- Exercise directions: Can you write out, word for word, the passage of the startup analytics thread that starts at the words "Analytics for startups: What" and stops after "will teach you."?

- Source:
──────────────────────────────

Analytics for startups: What should I track? - suhail
http://blog.mixpanel.com/2009/03/analytics-for-startups-what-should-i-track/

======
patio11
At a bare minimum you should have Google Analytics integrated into your site
before beta starts. Its simply too powerful to avoid doing. (If you hate the
idea of the borg having your data, I suggest getclicky.com , but it is grossly
inferior for tracking conversions currently.)

I'd suggest everyone read the Startup Metrics for Pirates presentation, which
is a work of awe-inspiring genius. Seriously. Read it, make money. It took me
probably 18 months to learn as much doing thing the long way as this
presentation will teach you.

[http://www.slideshare.net/Startonomics/startup-metrics-
for-p...](http://www.slideshare.net/Startonomics/startup-metrics-for-pirates-
presentation)

Anyhow:

Identify your key conversions early. Track the heck out of them. Hint: does
money change hands? If yes, its a key conversion.

──────────────────────────────

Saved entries

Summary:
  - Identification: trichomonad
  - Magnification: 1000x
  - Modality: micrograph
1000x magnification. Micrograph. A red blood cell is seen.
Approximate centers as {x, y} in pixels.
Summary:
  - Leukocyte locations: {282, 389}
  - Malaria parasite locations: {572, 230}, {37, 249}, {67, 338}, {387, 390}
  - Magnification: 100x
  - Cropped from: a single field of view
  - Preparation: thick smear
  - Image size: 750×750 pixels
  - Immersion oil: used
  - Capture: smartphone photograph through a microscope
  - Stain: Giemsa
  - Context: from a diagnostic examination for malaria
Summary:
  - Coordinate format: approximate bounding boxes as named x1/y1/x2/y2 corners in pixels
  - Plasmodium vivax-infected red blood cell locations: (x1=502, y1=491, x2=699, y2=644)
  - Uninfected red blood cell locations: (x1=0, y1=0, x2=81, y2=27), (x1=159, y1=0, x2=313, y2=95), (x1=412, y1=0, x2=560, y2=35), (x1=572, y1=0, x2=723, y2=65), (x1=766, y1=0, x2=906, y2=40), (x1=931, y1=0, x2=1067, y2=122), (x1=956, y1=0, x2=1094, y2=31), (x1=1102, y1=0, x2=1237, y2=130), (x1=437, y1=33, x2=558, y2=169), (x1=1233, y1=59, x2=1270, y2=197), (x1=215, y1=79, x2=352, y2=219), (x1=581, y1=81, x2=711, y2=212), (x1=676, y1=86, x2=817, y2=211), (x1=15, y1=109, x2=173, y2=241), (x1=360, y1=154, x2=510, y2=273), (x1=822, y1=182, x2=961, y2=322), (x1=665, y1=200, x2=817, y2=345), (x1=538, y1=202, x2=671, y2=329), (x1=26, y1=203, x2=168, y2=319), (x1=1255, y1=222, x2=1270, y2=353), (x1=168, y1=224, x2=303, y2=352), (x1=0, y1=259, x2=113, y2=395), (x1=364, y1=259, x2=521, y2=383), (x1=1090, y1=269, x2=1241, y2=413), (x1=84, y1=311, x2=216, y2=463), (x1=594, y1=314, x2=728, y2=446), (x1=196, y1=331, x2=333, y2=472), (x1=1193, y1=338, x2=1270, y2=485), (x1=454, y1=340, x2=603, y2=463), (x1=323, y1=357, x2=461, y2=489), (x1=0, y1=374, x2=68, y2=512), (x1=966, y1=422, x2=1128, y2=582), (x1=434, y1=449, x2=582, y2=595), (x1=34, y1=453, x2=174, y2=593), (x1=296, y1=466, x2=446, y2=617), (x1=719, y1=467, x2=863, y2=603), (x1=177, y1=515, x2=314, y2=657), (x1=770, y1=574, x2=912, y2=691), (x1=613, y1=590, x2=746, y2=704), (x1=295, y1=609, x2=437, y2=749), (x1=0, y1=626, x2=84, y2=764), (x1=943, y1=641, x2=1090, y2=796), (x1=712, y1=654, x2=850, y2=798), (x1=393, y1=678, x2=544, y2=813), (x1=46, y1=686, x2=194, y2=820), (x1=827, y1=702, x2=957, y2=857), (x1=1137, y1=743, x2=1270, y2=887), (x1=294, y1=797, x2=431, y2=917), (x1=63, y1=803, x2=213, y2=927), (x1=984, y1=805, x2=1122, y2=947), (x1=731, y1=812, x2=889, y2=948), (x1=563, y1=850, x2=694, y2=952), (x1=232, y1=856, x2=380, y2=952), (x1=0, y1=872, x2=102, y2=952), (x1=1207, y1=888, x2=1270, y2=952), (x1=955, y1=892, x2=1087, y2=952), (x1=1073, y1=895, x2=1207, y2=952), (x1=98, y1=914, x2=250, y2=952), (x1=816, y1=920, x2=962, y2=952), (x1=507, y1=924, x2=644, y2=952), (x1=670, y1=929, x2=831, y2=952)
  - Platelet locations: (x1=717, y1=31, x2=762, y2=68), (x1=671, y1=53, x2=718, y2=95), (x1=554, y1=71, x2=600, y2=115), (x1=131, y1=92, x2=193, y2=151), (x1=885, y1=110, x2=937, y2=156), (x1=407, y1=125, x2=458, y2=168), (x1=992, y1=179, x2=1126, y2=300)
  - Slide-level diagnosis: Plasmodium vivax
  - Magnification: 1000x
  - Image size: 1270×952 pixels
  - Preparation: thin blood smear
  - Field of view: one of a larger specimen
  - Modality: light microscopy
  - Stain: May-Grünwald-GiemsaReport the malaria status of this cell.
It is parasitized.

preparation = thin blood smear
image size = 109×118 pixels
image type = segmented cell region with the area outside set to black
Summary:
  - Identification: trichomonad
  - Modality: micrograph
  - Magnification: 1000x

──────────────────────────────

- The response:
Analytics for startups: What should I track? - suhail
http://blog.mixpanel.com/2009/03/analytics-for-startups-what-should-i-track/

======
patio11
At a bare minimum you should have Google Analytics integrated into your site
before beta starts. Its simply too powerful to avoid doing. (If you hate the
idea of the borg having your data, I suggest getclicky.com , but it is grossly
inferior for tracking conversions currently.)

I'd suggest everyone read the Startup Metrics for Pirates presentation, which
is a work of awe-inspiring genius. Seriously. Read it, make money. It took me
probably 18 months to learn as much doing thing the long way as this
presentation will teach you.